The D.C. Bar's website invites our attention to proposed amendments to the Eastern District of Virginia's local rules.

The proposed amendments can be viewed here.

One change is to Local Rule 7, which will require redaction of personal identifiers from pleadings:

C) Personal Identifiers: In compliance with the policy of the Judicial Conference of the United States, parties shall not include the following personal identifiers in any pleading or document filed with the Court, including exhibits thereto, unless otherwise ordered by the Court. (1) Social Security Numbers. If an individual’s social security number must be included, only the last four digits of that number should be used. (2) Names of Minor Children.

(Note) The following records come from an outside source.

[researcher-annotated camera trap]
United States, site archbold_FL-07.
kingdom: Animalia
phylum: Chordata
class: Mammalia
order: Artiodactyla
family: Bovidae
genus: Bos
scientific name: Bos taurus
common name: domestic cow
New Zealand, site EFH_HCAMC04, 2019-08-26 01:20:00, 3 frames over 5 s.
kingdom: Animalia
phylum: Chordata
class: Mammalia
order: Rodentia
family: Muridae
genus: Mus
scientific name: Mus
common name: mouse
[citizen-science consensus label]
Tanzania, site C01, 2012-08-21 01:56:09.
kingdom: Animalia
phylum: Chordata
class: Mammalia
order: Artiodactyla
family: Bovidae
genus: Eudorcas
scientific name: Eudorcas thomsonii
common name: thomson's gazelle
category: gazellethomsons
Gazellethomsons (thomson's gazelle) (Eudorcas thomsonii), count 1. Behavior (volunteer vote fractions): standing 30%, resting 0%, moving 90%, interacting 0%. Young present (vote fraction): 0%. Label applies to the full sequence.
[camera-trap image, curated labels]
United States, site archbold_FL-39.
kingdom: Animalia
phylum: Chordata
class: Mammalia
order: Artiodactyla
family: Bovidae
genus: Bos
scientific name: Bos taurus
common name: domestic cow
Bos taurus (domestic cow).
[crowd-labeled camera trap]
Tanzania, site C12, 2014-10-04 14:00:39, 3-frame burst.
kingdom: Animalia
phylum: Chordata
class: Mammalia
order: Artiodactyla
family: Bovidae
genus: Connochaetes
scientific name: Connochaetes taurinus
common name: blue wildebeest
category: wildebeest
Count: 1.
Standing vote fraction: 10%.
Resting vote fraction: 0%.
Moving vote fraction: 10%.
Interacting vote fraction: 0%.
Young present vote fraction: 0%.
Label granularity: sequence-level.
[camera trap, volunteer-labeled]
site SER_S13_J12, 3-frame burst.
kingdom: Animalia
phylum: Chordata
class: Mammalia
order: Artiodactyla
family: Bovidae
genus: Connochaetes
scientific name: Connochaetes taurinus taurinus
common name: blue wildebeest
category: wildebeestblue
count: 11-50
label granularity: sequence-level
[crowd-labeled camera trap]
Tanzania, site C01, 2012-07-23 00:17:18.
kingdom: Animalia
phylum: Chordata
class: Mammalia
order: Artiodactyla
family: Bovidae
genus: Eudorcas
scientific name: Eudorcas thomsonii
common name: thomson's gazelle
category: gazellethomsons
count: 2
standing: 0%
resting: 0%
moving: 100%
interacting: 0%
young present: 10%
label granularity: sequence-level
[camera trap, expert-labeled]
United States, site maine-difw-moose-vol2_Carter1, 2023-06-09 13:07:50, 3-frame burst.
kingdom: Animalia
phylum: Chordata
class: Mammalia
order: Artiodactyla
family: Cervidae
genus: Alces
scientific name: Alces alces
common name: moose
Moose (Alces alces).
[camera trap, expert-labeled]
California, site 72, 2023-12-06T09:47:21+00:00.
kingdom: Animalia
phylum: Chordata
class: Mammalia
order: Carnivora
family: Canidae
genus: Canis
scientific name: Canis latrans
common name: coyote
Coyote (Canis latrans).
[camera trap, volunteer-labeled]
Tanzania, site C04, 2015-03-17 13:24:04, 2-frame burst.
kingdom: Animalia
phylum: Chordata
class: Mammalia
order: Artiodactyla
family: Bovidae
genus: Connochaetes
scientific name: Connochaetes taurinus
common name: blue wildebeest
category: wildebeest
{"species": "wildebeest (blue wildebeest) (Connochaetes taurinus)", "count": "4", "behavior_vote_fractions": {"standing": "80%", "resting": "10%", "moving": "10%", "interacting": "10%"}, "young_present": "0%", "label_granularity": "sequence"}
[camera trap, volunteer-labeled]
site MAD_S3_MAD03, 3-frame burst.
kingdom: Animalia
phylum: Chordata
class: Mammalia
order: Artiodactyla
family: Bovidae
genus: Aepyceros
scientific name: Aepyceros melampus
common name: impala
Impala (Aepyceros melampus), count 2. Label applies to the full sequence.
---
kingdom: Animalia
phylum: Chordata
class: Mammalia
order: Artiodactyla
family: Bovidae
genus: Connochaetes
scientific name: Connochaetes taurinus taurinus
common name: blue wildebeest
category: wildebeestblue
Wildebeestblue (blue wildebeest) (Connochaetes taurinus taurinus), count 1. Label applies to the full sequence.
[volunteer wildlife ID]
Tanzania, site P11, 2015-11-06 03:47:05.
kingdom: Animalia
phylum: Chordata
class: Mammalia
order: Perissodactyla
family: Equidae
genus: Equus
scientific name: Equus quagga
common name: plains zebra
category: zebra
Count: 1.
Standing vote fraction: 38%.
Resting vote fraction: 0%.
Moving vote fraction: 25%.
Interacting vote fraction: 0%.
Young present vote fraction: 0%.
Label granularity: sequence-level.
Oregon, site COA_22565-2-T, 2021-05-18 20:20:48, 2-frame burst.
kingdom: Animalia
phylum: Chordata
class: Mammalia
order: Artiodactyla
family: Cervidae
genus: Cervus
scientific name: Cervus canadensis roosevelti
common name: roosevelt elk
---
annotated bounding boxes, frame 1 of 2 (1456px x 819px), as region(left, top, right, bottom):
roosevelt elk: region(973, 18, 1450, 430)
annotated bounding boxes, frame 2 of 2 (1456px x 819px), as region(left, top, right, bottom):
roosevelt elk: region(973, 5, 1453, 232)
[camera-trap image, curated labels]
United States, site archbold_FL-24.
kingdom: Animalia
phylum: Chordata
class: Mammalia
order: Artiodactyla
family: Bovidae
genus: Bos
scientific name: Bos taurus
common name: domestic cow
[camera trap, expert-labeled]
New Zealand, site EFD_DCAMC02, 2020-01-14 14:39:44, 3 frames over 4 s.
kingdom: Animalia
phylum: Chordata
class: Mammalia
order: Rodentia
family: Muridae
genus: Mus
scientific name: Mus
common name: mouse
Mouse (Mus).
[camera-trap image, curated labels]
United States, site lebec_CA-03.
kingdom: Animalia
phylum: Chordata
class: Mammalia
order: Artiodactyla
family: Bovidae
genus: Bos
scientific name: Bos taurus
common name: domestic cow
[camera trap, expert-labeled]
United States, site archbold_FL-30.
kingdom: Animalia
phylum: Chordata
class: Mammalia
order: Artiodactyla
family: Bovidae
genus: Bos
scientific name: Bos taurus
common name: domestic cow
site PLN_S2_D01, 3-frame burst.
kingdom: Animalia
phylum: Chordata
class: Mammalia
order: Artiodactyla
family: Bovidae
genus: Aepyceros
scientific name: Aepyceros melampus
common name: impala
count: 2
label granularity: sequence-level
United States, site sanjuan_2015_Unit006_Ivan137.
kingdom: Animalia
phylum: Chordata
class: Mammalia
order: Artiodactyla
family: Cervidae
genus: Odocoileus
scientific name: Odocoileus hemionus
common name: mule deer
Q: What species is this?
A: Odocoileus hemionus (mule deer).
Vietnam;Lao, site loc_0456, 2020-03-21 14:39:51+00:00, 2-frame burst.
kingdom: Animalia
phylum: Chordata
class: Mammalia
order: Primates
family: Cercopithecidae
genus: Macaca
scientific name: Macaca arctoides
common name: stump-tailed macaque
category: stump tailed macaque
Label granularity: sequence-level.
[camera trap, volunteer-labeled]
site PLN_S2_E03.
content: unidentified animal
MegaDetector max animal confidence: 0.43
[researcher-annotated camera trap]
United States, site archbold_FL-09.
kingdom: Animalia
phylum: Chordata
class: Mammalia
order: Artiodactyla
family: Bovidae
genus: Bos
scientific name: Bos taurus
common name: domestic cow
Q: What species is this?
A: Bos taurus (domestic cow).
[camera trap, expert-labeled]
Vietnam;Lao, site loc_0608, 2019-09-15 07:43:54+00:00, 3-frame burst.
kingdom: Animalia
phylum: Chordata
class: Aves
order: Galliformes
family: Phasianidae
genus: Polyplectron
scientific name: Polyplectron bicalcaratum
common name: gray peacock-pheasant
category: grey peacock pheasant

If the involvement of a minor child must be mentioned, only the initials of that child should be used. (3) Dates of Birth. If an individual’s date of birth must be included in a pleading, only the year should be used. (4) Financial Account Numbers. If financial account numbers are relevant, only the last four digits of these numbers should be used. If it is necessary to include a personal identifier in a pleading or order, it shall be tendered for filing under seal in accord with Local Civil Rule 5. The responsibility for redacting these personal identifiers rests solely with counsel and the parties. The Clerk will not review each pleading for compliance with this Local Rule. Counsel and the parties are cautioned that failure to redact these personal identifiers may subject them to sanctions.

These are probably good rules to follow always, especially as courts are moving to electronic filing.